To evaluate and compare the safety characteristics of Belbuca®, buprenorphine patch, and oral schedule II opioids in patients with chronic low back pain (cLBP) without a recent positive history of opioid use disorder (OUD).

Approach:
  • Study Design: Retrospective study using the Merative MarketScan® database from January 2019 to December 2023.
  • Patient Selection: Patients required two low back pain diagnoses, no OUD in the preindex period, and continuous healthcare coverage.
  • Outcome Measures: Primary outcomes were serious treatment-emergent adverse event (TEAE) rates reported as incidence rate ratios (IRR) or absolute incidence rate difference (IRD) per 1,000 person-years.
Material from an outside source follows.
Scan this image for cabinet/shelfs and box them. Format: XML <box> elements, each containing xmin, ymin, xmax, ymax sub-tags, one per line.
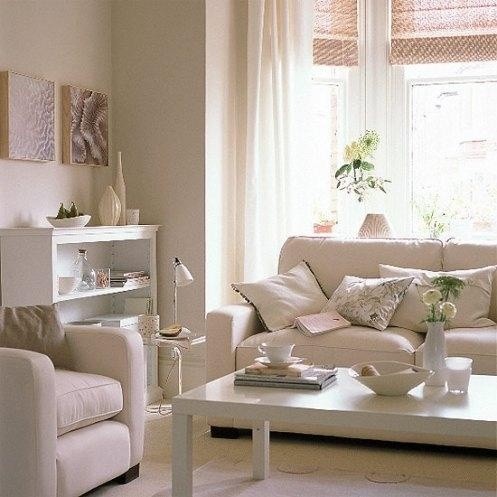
<box><xmin>0</xmin><ymin>225</ymin><xmax>162</xmax><ymax>407</ymax></box>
  • Statistical Analysis: Propensity-score matching was employed to balance differences in patient characteristics.
Key Findings:
  • No serious TEAEs were associated with higher occurrence in the Belbuca® cohort compared to oral CII opioids.
  • Belbuca® treatment showed significantly lower rates of serious opioid abuse/dependence (IRD −33.76 per 1,000 person-years, p = 0.032), osteoarthritis (IRD −78.77 per 1,000 person-years, p = 0.001), urinary discomfort (IRD −146.28 per 1,000 person-years, p < 0.001), seizures (IRR 0.11, p = 0.019), dehydration (IRR 0.13, p = 0.003), abdominal pain (IRR 0.25, p < 0.001), and nausea/vomiting (IRR 0.30, p = 0.001).
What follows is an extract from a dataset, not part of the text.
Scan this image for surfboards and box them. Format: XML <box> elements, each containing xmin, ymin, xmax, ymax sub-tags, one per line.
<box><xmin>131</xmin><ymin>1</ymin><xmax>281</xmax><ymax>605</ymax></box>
  • Belbuca® had higher rates of serious coronary artery disease (IRD 39.01 per 1,000 person-years, p = 0.035), cholecystitis (IRD 39.01 per 1,000 person-years, p = 0.035), and headache (IRD 39.01 per 1,000 person-years, p = 0.035) compared to buprenorphine patch.
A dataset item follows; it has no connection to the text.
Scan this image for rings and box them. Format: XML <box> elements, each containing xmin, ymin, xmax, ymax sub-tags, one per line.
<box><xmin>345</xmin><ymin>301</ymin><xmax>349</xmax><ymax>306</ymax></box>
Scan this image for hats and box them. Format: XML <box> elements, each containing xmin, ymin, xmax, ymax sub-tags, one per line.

  • Buprenorphine patch cohort had higher incidence rates of serious QT prolongation (IRD −52.78 per 1,000 person-years, p = 0.009), opioid abuse/dependence (IRD −184.75 per 1,000 person-years, p < 0.001), confusion (IRR 0.10, p = 0.007), hypertension (IRR 0.22, p = 0.043), and cellulitis (IRR 0.41, p = 0.011).
Interpretation:

Belbuca® may have a favorable safety profile relative to oral CII opioids and buprenorphine patch treatments in cLBP patients without a positive history of OUD.

Limitations:
  • Retrospective design may introduce bias, limiting the ability to establish causality.
  • Data sourced from a commercial claims database may not be generalizable to all populations.
Conclusion:

The study findings indicate that Belbuca® may have a favorable safety profile relative to oral CII opioids and buprenorphine patch treatments in cLBP patients without a positive history of OUD.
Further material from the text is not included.